Muslims in Redbridge have been targeted with death threats, racial slurs and religious insults following the Woolwich attack, according a charity.

Tell MAMA, which measures anti-Muslim prejudice, received reports of four incidents in Redbridge at the end of May and beginning of June.

Days after the murder of Drummer Lee Rigby, members of a Redbridge mosque received repeated death threats from an anonymous caller.

A Tell MAMA spokesman said a young man who used the mosque phone as a contact number for his business picked up the phone to a man whispering the threats.

Within an hour the caller rang up to 10 times repeating the death threats to anyone who picked up.

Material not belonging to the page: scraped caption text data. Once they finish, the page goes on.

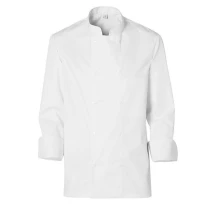 Chaqueta de cocina Molinel Prems 23283601901 Chef manga larga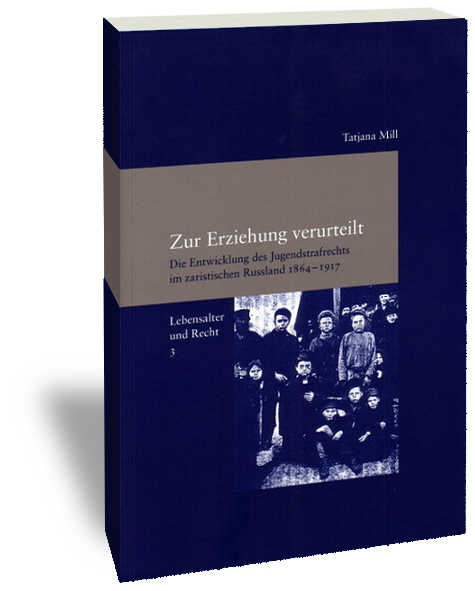 Zur Erziehung verurteilt - Tatjana Mill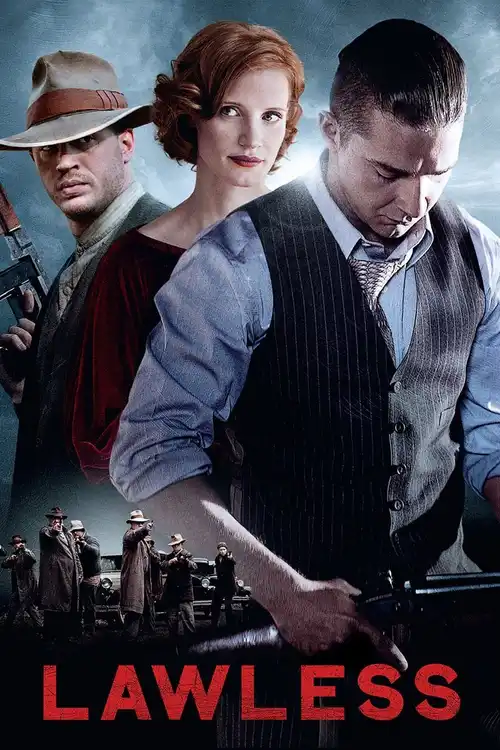 lawless 2012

Also in May, a Redbridge Twitter user reported online abuse in a YouTube video calling on “British people to rise up” against “evil Muslims” and “barbaric monsters”.

In June, a trainee teacher in Gants Hill was told to shave his beard off because he looked like a “Muslim terrorist” and a company director was repeatedly asked on the phone whether he was black or a terrorist.

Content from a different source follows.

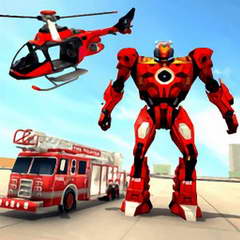 Ӧ3D(Emergency FireFighter Robot 3D)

There were no reported anti-Muslim incidents in Redbridge in the two months before the Woolwich attack, which sparked a wave of anti-Islamic sentiment across the UK.

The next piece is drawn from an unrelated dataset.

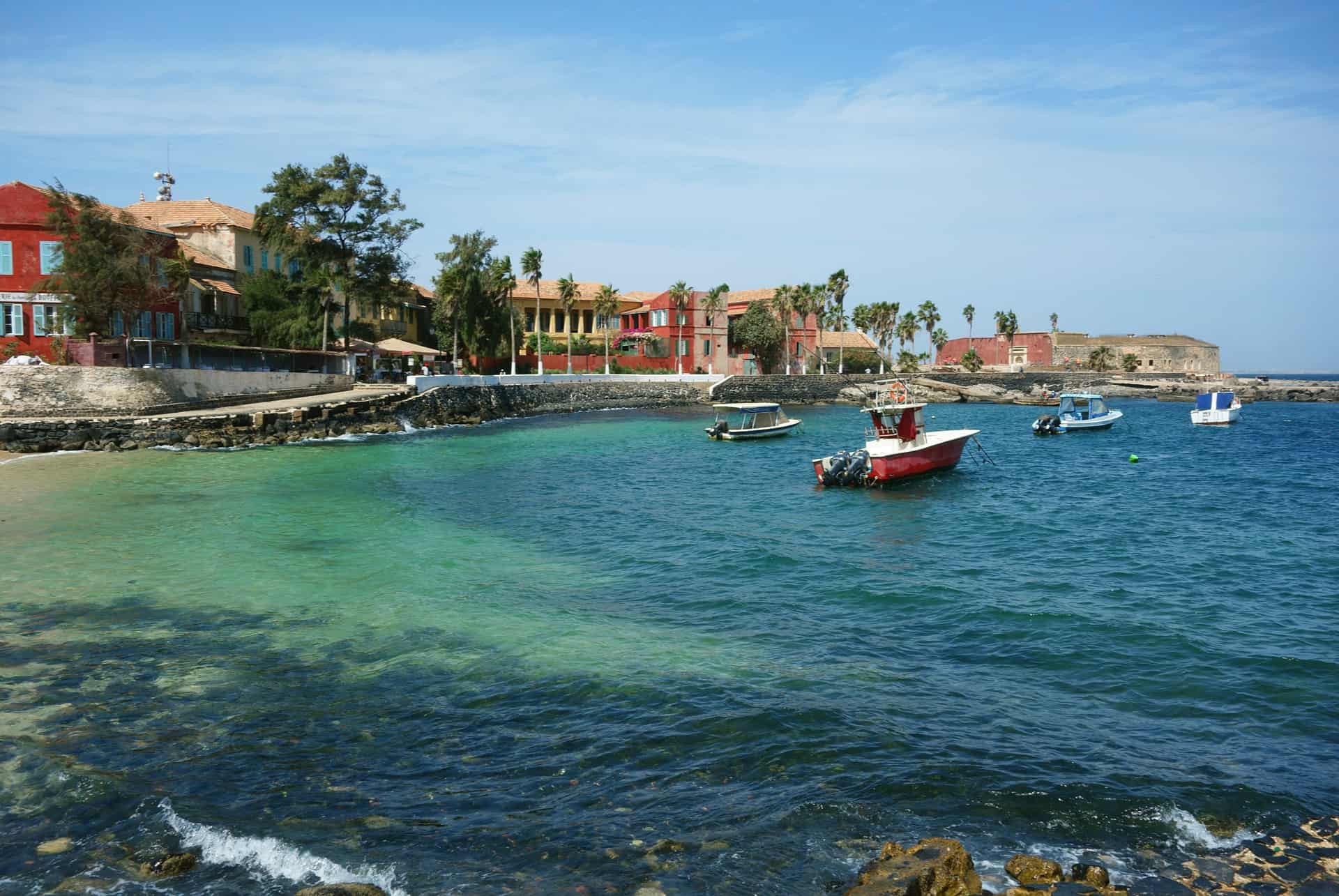 goree ile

Mosques were attacked in Braintree, Gillingham, Grimsby and Muswell Hill and an Islamic school in south east London was set on fire.

Redbridge Police visited “vulnerable premises” in the following days to reassure the community and increased patrols.

Bashir Chaudhry, chairman of the Redbridge Islamic Centre and League of British Muslims had not heard of any anti-Muslim attacks in Redbridge and praised the borough’s community spirit.

He said: “If you look back in history there’s always a backlash but eventually it dies down.

“These attacks are horrible and I hope they were reported to the police but I think they are one-off events.

“Society as a whole is not like that and at the end of the day the community has to stand together.”

Drummer Rigby, 25, of the Royal Regiment of Fusiliers, was killed near his army barracks in Woolwich, on May 22.

His funeral will be tomorrow (Friday) at Bury Parish Church in Lancashire.

Michael Adebolajo, 28, of Romford, and Michael Adebowale, 22, of Greenwich, are due to go on trial in November accused of Drummer Rigby’s murder.